The farmer's market opened in the church parking lot last evening, cutting the ribbon on its eleventh season. An idea that sounded silly to me when it was first suggested, the market has grown and matured over the years to such an extent that the only thing silly about it has proved to be me. Because of devoted and diligent leadership, the market has become something of a model in the state, used to pilot various county and state programs eventually implemented in markets throughout Iowa. Our manager even spoke at a national conference last year. The market isn't large. While the Downtown market has hundreds of vendors and tens of thousands of visitors each week, twenty or so faithful vendors pull into our parking lot every Wednesday afternoon throughout the season to serve a rebirthing neighborhood.
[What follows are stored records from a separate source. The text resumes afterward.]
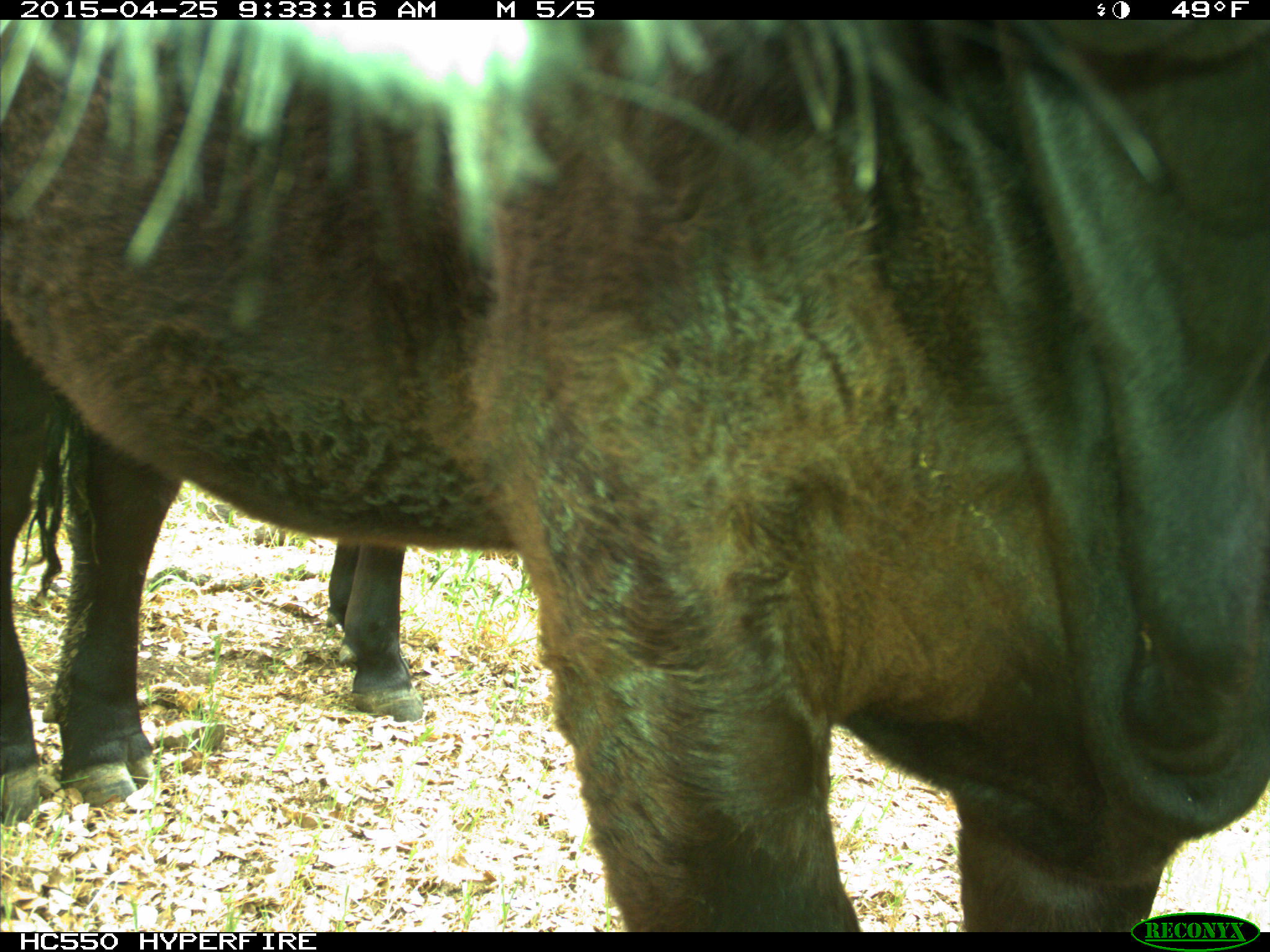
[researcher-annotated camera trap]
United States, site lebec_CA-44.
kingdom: Animalia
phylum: Chordata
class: Mammalia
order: Artiodactyla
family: Suidae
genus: Sus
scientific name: Sus scrofa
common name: wild boar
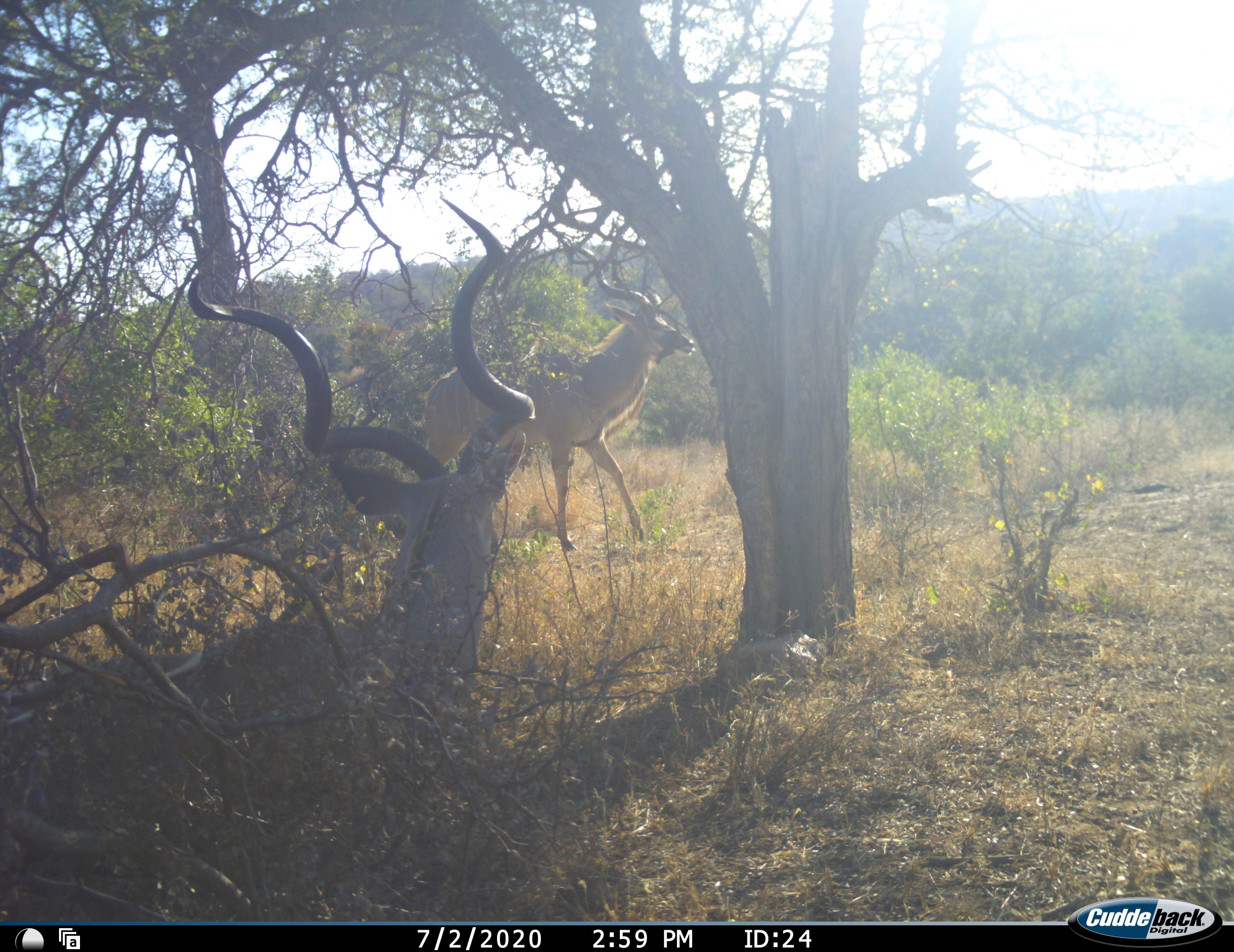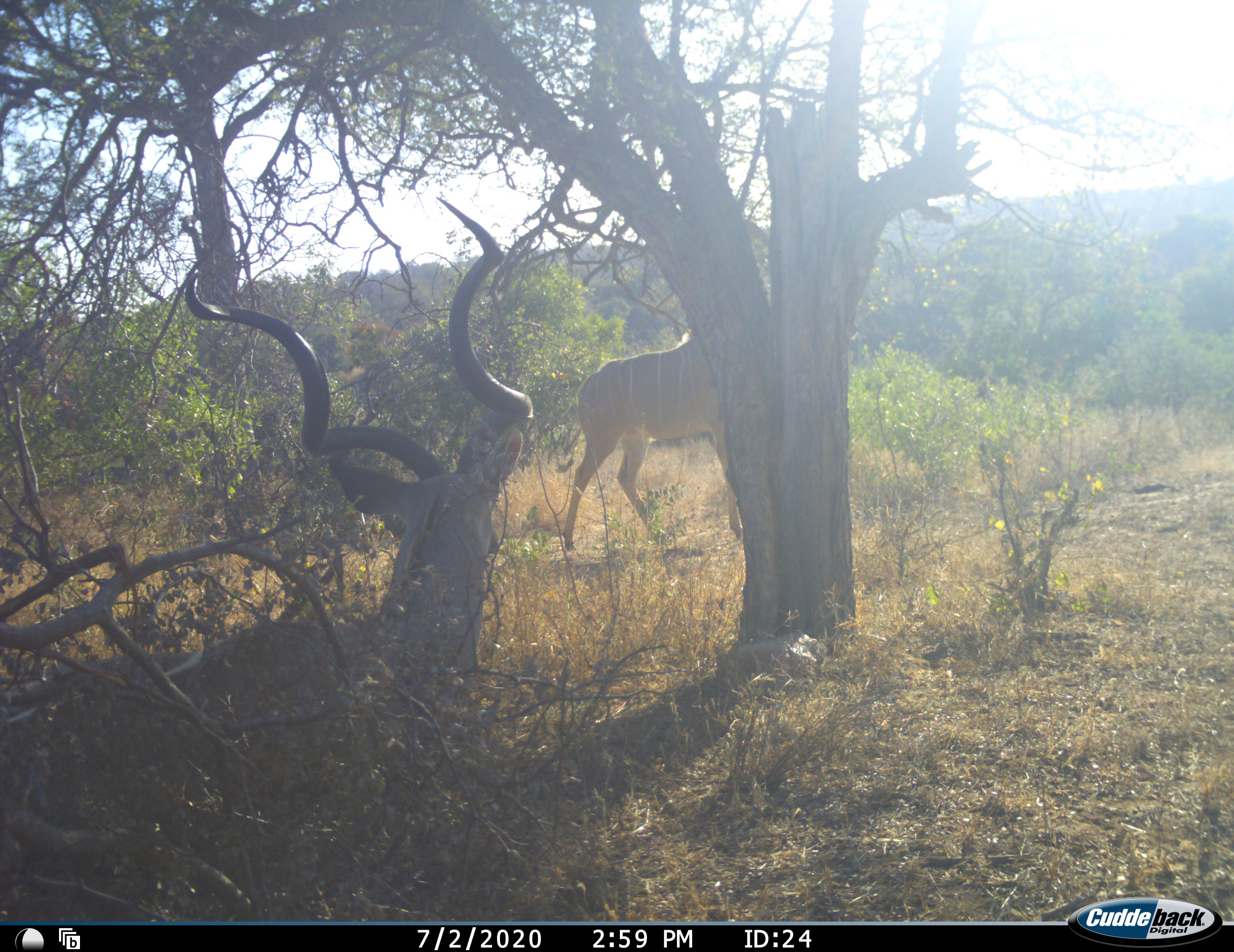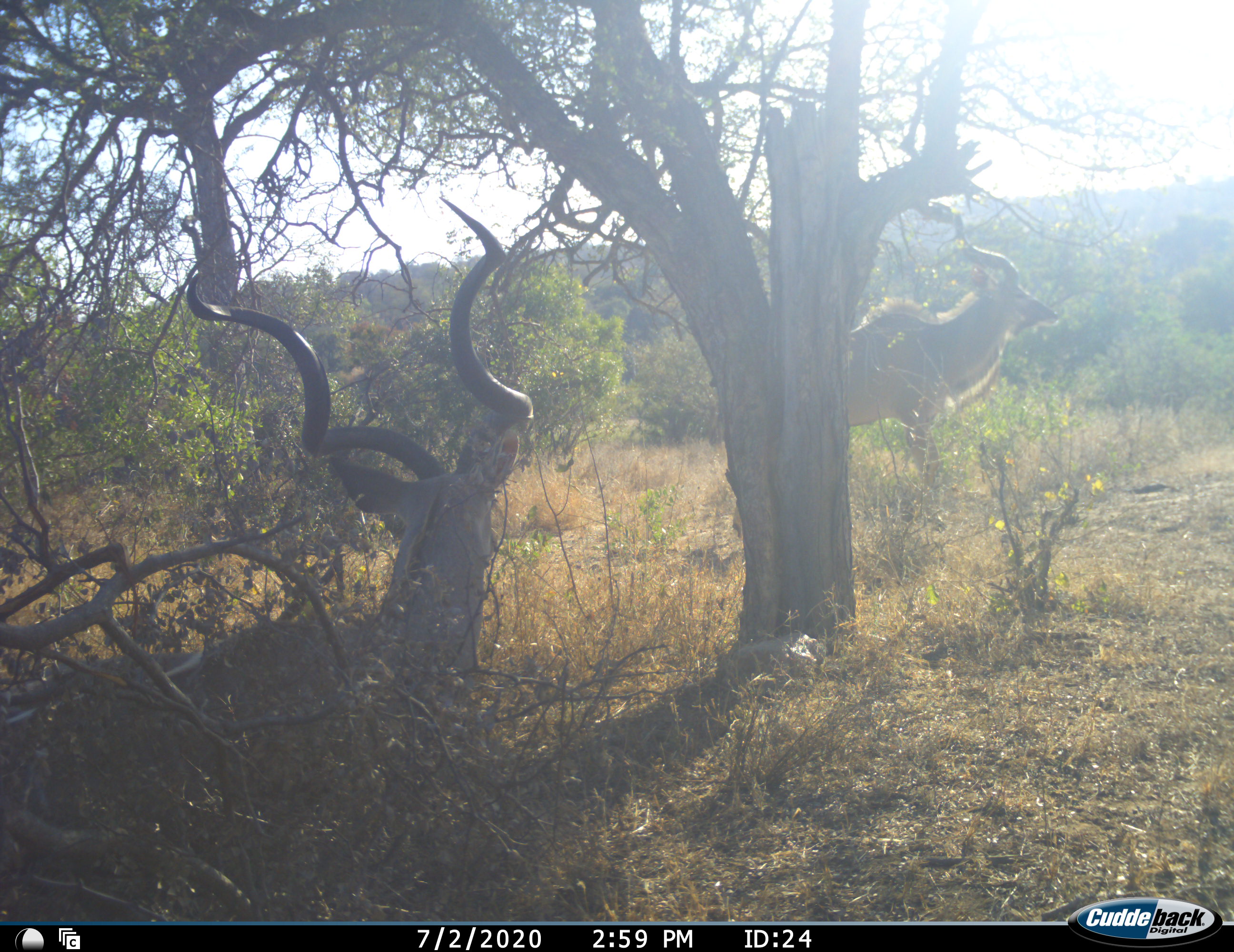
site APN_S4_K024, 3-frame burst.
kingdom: Animalia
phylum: Chordata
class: Mammalia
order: Artiodactyla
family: Bovidae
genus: Tragelaphus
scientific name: Tragelaphus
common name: kudu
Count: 2.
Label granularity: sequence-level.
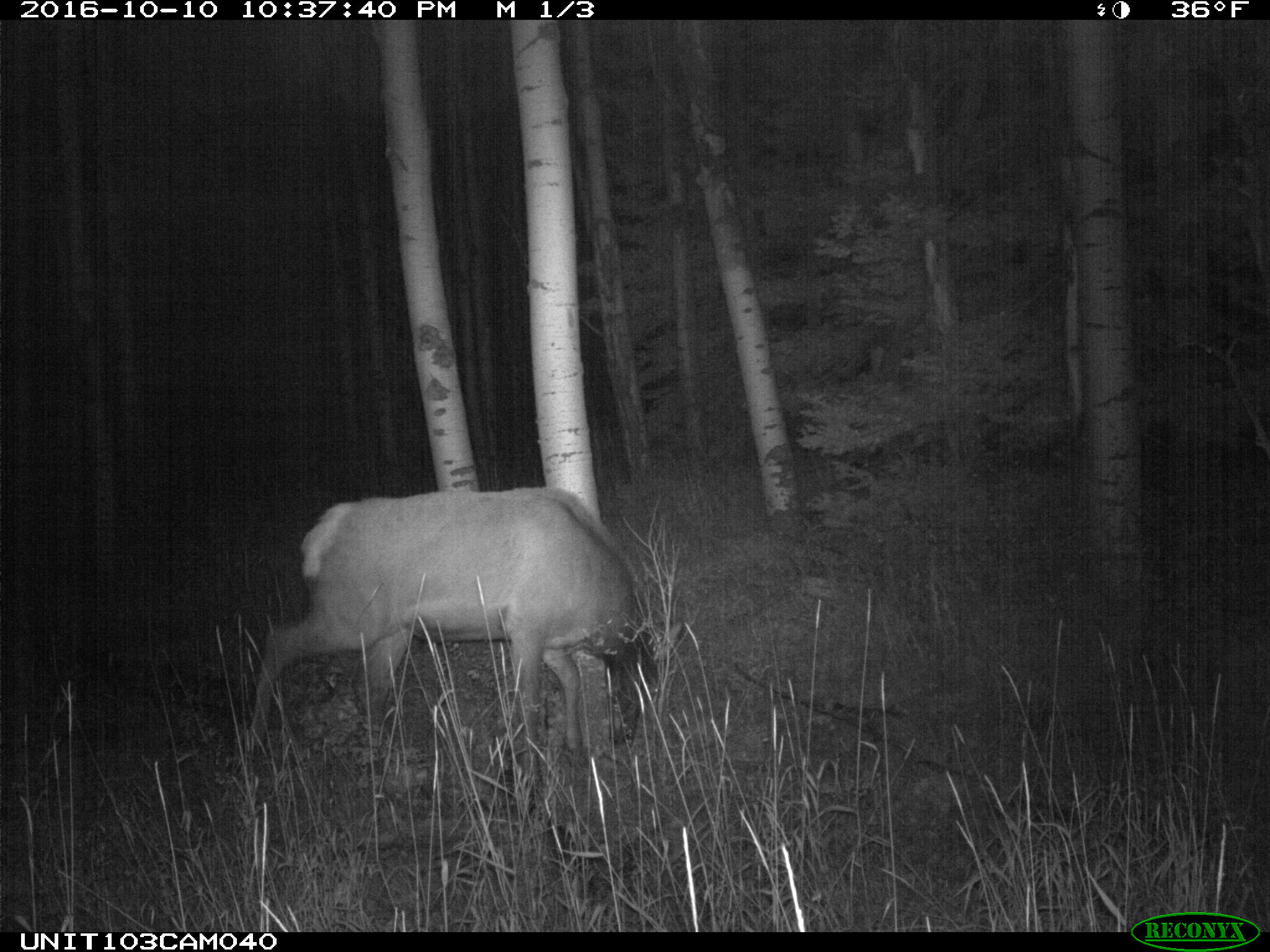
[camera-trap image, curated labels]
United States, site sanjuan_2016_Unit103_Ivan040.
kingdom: Animalia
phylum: Chordata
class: Mammalia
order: Artiodactyla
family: Cervidae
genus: Cervus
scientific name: Cervus elaphus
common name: red deer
So why would a church sponsor a farmer's market? That was the question I couldn't initially get my mind around. Part of the answer has to do with access to quality food, which in our neighborhood hasn't always been easy. But the larger part of the answer has to do with community -- creating the space in which people from a dizzying array of nationalities, a cacophonous mixture of languages, the full life-cycle of ages, and a wide spectrum of economic means can come together, shop, eat, sit and enjoy the music, or simply walk around and "window shop" on a lovely summer evening in safety. Again, that last part -- safety -- hasn't always been easy to find in our neighborhood through the years. Which is finally to say that what gets sold is secondary. What gets experienced is sacred.

And so we began yesterday with a blessing. It is, after all, a part of a church. Just before the opening whistle, vendors poised and customers pacing, I took up the DJ's microphone, called for attention, and began...

"The opening words of scriptures sacred to many speak of God’s creative authorship and ingenuity; of God’s Spirit sweeping through great nothingness and calling into being this great, wonderful “is-ness.” All that is – the soil and all that grows from it and rains down on it; the seas and all that swim in it; the bugs and birds and finally us. And God looked over it all and declared it very, very good.

And turning to us, God said, “here is beauty and nourishment, enterprise, community and joy; and you are responsible for it.”

I like to think of this market as one way that we are carrying out that assignment – honoring the fruitfulness of the earth and the creativity of our hands that must, I’m convinced, have something to do with what it means to be made in God’s image; and celebrating the community of one another by creating the space and the occasion for it to flourish.

As we cut the ribbon on this 11th season of the Drake Neighborhood Farmer’s Market, let us offer a word of blessing:

God of Sower and Seed, of artisans and cooks, of vendors and buyers, we give you thanks for the soil and all that grows from it. We thank you for those who cultivate it and tend it and beckon from it the staff of life. We give you thanks for those by whose hands it is harvested and boxed and brought to market; those by whose hands it is turned into meals and snacks and served; and those who, so nourished and fed, turn their energies to creation in varied forms – basket and bread, soap and health, honey and song and art in varied forms.

We give you thanks for this market, and those on both sides of the stalls. We give you thanks for the community experienced, the intersection of colors and countries and appetites and hopes. May we see in each other the gift of your face, and so finding, and so receiving, know and indulge in the real of harvest of life.

Bless, then, this market and all who gather here, all who direct traffic here, all who manage and set up and tear down, all who shop and all who sell, all who come for supper and all who simply sit and enjoy the sun, the music, the company and the wonder of your manifold goodness. Prosper this effort, and through it, all those whose life it touches. Amen.